Required tasks:
a: From the passage on the Sopranos finale, list each executive who is quoted by name, along with the network he works for.
b: Extend the passage on the Sopranos finale, picking up from where it stops.

Selected passage:
The ambiguous finale of The Sopranos -- in which series creator David Chase let the screen go black to the accompaniment of Journey's “Don't Stop Believin'” without final resolution to the fate of Tony and his immediate family -- sparked widespread viewer and blogger reaction.

Did the menacing man in the Members Only jacket emerge from the men's room at Bloomfield, N.J., ice cream shop Holsten's Brookdale Confectionery Michael Corleone-style and blow Tony's brains out?

Did Meadow merely sit down at the table and the Sopranos family's life goes on and on -- with her father's fate to constantly look over his shoulder?

Despite comments mostly to the contrary, did Chase leave the door open to a movie somewhere down the line?

Although cable executives last week were reluctant to share their personal perspectives on what happened to HBO's and the nation's favorite mob family in "Made in America," they expressed appreciation for the way Chase presented the tension-filled final moments and how the show will be remembered in TV annals.

"It was interesting how David Chase worked it," HBO vice president of program planning Dave Baldwin said. "Now it's interwoven into the fabric of Americana. People always will talk about the surprise ending. They will have their opinion like they were [New York] Yankees or [Boston] Red Sox fans, or if they favor Ohio State or Michigan [in college football]."

To that end, A&E Network executive VP and general manager Bob DeBitetto said: "I think I get it. Some people wanted closure one way or the other. But it was fitting that [Chase] didn't do that. He left it open for different interpretations. It was a very clever way to end a truly epic show."

Lifetime Networks executive VP of research Tim Brooks agreed, saying that it ensured an even longer-lasting legacy for The Sopranos. "Nobody expected that. People are not only going to talk about this for days or weeks, but for years to come. It was an appropriate finish to a show that often left story lines open.”

Exercise data:

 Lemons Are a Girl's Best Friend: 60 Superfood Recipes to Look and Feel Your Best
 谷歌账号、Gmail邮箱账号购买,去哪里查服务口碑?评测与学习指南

Numbered responses:
a:
Dave Baldwin (HBO)
Bob DeBitetto (A&E Network)
Tim Brooks (Lifetime Networks)

b:
Brooks -- who believes the finale will rank "as one of TV's greatest moments" by the likes of TV Guide -- places The Sopranos’ conclusion alongside top series endings like those for Newhart and The Fugitive. He noted that The Sopranos’ finale would certainly be added into the pages of the ninth edition of The Complete Directory of Prime Time Network and Cable TV Shows, 1946-Present, of which he is the co-author. The book is scheduled for release this fall.

But those seeking the definitive word about the conclusion haven't found it -- yet. Principal players like James Gandolfini (Tony Soprano), Tony Sirico (Paulie Walnuts) and Steve Van Zandt (Silvio Dante) have revealed little, while Chase's only interview with The Star-Ledger of Newark, N.J., includes cryptic remarks such as "it's all there" in the episode, with those hoping for a theatrical left to take some solace -- or not -- from these words.

"I'm not being coy," Chase said. "If something appeared that really made a good Sopranos movie and you could invest in it and everybody else wanted to do it, I would do it. But I think we've kind of said it and done it."

Little help was forthcoming from one of The Sopranos’ executive producers and writers. Matt Weiner, interviewed by Multichannel News after a panel discussion about his upcoming series AMC series, Mad Men, which explores the professional and personal lives of a fictitious New York advertising agency circa 1960, maintained omerta.

Asked how he would have ended the series, Weiner only replied: "I'm not allowed to talk about that. I supported the ending."